### [FRAGMENTO PROPORCIONADO]

━━━━━━

La muerte interior de mi madre es aquella que, siendo real, está absolutamente equivocada desde el punto de vista de su enunciado. Es decir, mi madre falleció hace un año, pero, desde el significado interior de mis ideas, sigue presente. Ya que, recurro a la imagen de su recuerdo, casi todos los días. Esos días vacíos de cariño, de afecto, de un amor no correspondido… Un amor que, desprendido de mí, me transforma en un sujeto infeliz. Afligido en mi relación interna con la vida. Es la vida exterior que me devuelve el pago de los años de unión. La unión que forjó un carácter ahora demasiado huraño hacia los demás. Los reflejos rotos de una dicha repleta de entereza. Ya que, son muchos los obstáculos mentales que afrontar. Que dilucidar si son correctos o, no. Porque mi madre poseía las respuestas para eso y, para más. Poseía la sabiduría de una vida dedicada, en pleno, a la crianza de unos hijos sin padre. Unos hijos de los que, siendo yo el menor, era el más vulnerable. El enfermo.
La enfermad de vivir en una soledad tan uniforme como el transcurrir de su tiempo. Ese tiempo señalado en el candelario de las despedidas. Uno nunca está lo suficientemente preparado para desafiar una vida sin la persona con la que has compartido lo bueno y, lo malo de su existencia. Del vivir, tal vez, agrio en su sabor de familia rota en sus relaciones conyugales. Las que han hecho de mi un monstruo de médicos y recetas de farmacia. Las que intentan subsanar las equivocaciones de un matriarcado en el que algo grave falló en su intento por revivir los momentos dichosos a su lado. Fueron demasiado escasos. Demasiado lamentables a lo hora de intentar resucitarlos y, así, tener un punto de ilusión al que adherirme. Al que recurrir cuando la tristeza invade el territorio lúcido de mi cabeza. Esa cabeza que siendo real sus revelaciones, a veces, no lo es en sus consecuencias.

━━━━━━

### [MATERIAL PROPORCIONADO]
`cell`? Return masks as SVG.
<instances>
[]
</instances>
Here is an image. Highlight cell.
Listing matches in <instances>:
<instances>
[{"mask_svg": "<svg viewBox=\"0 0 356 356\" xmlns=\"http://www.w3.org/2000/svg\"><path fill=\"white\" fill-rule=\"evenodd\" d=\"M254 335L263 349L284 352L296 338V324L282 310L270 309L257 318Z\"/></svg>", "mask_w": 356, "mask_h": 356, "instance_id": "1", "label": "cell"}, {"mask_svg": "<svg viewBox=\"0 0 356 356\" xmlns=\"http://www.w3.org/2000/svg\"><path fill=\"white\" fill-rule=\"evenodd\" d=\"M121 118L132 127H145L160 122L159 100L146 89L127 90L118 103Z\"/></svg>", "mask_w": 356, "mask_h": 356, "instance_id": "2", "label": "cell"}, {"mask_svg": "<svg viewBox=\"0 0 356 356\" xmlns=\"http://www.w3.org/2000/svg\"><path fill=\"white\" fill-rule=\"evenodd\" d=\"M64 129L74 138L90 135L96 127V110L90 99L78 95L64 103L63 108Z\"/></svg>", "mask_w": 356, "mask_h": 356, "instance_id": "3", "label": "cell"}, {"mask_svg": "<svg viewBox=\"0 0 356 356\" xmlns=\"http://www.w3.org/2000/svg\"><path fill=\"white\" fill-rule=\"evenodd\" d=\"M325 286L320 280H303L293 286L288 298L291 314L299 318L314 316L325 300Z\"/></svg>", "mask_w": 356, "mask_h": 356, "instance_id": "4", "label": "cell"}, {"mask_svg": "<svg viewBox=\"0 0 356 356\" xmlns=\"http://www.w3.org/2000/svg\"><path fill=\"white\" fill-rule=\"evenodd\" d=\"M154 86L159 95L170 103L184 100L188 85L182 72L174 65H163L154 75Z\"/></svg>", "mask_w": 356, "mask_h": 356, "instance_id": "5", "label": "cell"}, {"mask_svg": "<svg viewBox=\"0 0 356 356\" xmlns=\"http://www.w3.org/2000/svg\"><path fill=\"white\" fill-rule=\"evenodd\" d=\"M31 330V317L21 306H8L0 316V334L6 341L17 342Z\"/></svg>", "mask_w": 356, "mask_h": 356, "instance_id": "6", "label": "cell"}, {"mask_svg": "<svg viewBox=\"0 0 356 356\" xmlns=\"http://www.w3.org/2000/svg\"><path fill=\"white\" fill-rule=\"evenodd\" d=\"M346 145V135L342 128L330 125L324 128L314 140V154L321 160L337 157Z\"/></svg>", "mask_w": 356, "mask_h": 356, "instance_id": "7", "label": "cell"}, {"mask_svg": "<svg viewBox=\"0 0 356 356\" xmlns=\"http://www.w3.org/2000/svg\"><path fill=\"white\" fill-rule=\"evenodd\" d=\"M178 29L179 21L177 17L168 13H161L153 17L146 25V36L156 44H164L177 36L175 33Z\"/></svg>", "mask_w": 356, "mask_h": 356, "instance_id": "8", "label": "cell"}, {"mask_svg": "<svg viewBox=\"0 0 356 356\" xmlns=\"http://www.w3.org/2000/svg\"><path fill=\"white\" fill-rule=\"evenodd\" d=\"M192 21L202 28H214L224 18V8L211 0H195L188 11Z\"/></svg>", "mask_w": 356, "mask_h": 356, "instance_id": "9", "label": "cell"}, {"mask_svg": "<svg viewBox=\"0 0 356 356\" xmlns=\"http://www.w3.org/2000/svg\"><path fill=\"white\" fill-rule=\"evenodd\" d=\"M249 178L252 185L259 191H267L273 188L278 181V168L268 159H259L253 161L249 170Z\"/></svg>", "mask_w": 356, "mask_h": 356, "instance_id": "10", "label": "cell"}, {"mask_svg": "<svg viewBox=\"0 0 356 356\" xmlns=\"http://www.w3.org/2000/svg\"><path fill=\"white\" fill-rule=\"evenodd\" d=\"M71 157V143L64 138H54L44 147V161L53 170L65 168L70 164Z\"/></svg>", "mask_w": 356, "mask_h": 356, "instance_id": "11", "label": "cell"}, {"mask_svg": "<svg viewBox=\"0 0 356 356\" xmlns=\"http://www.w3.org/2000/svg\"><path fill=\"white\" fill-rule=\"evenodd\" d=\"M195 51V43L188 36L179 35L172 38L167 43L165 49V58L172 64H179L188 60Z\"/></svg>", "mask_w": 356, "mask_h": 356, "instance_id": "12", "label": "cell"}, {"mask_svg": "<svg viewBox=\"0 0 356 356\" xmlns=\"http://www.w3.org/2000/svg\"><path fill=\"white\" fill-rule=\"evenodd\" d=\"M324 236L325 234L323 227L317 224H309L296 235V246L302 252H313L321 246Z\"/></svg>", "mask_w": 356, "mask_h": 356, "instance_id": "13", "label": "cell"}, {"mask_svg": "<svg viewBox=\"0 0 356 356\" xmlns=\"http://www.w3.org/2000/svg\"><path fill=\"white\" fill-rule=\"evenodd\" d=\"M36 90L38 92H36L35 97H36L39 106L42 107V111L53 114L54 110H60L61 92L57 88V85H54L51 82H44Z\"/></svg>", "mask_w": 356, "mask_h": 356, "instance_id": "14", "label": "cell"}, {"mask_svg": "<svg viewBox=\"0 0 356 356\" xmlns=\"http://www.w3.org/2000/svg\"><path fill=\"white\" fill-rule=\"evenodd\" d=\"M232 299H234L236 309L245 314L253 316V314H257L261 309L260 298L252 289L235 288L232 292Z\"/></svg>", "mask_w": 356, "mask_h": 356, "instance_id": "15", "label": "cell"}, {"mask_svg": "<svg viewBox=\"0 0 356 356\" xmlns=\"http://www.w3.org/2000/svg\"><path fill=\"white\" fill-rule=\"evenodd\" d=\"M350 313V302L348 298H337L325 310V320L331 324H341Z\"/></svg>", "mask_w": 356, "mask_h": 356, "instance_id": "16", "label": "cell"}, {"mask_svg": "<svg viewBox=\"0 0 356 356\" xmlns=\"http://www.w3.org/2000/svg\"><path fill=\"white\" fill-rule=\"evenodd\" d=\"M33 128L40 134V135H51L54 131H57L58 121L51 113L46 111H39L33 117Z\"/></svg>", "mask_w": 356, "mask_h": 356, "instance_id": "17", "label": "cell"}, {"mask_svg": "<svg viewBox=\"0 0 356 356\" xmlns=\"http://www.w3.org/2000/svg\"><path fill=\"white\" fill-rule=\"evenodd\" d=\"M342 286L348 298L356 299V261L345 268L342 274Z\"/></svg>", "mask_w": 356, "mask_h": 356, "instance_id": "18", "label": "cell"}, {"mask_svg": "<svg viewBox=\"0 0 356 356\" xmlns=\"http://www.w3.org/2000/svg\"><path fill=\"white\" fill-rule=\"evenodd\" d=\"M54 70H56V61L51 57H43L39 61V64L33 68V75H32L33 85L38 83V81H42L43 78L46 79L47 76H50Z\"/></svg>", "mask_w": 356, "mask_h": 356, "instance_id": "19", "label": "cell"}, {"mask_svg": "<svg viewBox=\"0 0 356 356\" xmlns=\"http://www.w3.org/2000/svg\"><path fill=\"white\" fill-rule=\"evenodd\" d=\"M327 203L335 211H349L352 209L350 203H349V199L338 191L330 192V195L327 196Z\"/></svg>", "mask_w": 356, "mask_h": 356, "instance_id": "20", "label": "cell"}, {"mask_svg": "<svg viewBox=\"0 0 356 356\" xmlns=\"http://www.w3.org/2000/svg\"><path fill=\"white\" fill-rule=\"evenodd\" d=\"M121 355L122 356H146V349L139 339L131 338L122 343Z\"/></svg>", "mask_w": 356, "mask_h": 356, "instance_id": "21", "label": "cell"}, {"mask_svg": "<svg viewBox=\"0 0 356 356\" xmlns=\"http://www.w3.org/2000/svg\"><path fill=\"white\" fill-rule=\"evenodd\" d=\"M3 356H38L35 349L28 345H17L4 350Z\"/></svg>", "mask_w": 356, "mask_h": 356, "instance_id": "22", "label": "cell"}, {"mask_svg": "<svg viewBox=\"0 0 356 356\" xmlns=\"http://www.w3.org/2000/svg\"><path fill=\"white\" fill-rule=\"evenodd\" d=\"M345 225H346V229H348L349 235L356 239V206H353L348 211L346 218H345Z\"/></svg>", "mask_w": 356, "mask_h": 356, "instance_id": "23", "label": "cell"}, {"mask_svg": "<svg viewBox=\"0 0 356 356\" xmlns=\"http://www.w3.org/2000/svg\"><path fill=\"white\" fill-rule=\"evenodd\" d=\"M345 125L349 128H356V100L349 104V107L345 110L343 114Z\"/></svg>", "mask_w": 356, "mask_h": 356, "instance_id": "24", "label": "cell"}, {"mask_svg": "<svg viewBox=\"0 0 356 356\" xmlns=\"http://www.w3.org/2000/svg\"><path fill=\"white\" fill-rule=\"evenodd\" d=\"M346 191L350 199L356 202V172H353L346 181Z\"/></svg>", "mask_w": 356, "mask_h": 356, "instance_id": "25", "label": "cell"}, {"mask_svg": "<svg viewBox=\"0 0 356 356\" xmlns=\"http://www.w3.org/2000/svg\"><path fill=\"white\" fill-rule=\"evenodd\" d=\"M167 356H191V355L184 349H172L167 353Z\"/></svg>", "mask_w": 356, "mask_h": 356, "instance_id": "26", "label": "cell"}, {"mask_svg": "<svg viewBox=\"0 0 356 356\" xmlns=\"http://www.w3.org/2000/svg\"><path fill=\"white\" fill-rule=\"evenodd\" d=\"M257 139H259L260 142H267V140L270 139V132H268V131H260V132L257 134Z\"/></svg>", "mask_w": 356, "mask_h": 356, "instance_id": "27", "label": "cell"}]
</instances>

━━━━━━

### [TAREAS A REALIZAR]
#1 Indica si cada afirmación concuerda con el texto sobre la muerte de la madre. Responde sí o no y cita literalmente las palabras del texto que lo deciden.
(a) La madre falleció hace un año.
(b) Entre los hijos, quien narra era el de más edad.
(c) Los momentos dichosos junto a la madre fueron abundantes.
#2 Contesta estas preguntas acerca del texto sobre la muerte de la madre y marca cada respuesta con la misma letra que su pregunta.
(a) ¿Con qué frecuencia recurre quien narra a la imagen del recuerdo de su madre?
(b) ¿A qué dedicó la madre su vida?
(c) ¿Qué invade el territorio lúcido de la cabeza de quien narra?
#3 Continúa el texto sobre la muerte de la madre a partir de su última oración.

### [RESPUESTAS NUMERADAS]
#1
(a) Sí: «mi madre falleció hace un año».
(b) No: «siendo yo el menor».
(c) No: «Fueron demasiado escasos».

#2
(a) Casi todos los días.
(b) A la crianza de unos hijos sin padre.
(c) La tristeza.

#3
Consecuencias infieles de inmundicia humana. El odio hacia el reflejo, el espejo de los demás no es la solución. Todo lo contrario. Es añadir enfermedad a la enfermedad. Psicoanálisis de una vida perenne. Porque sí, la muerte de mi madre es mi propia muerte. A veces, superficial. A veces, profunda. Tanto que, el hundimiento de los amaneceres, es un peldaño más que añadir al duelo. Al paso de un sendero que ha trastocado los planes de futuro.
Un hundimiento por el que, mi debilidad también es la debilidad de los pensamientos infrahumanos que pueblan mi cerebro. Un cerebro maltratado por las consecuencias de una psicosis que desdobla mi personalidad para convertirme en dos. Es decir, cuando me levanto, empiezo un día saturado de dobles intenciones vacuas. Algunas tan irrisorias que son el hazmerreír de mi impropio yo. El que me subleva. El que me aguanta.
Por algo, la muerte de mi madre, ha sido la muerte de un segundo yo que vivía inmerso en mí.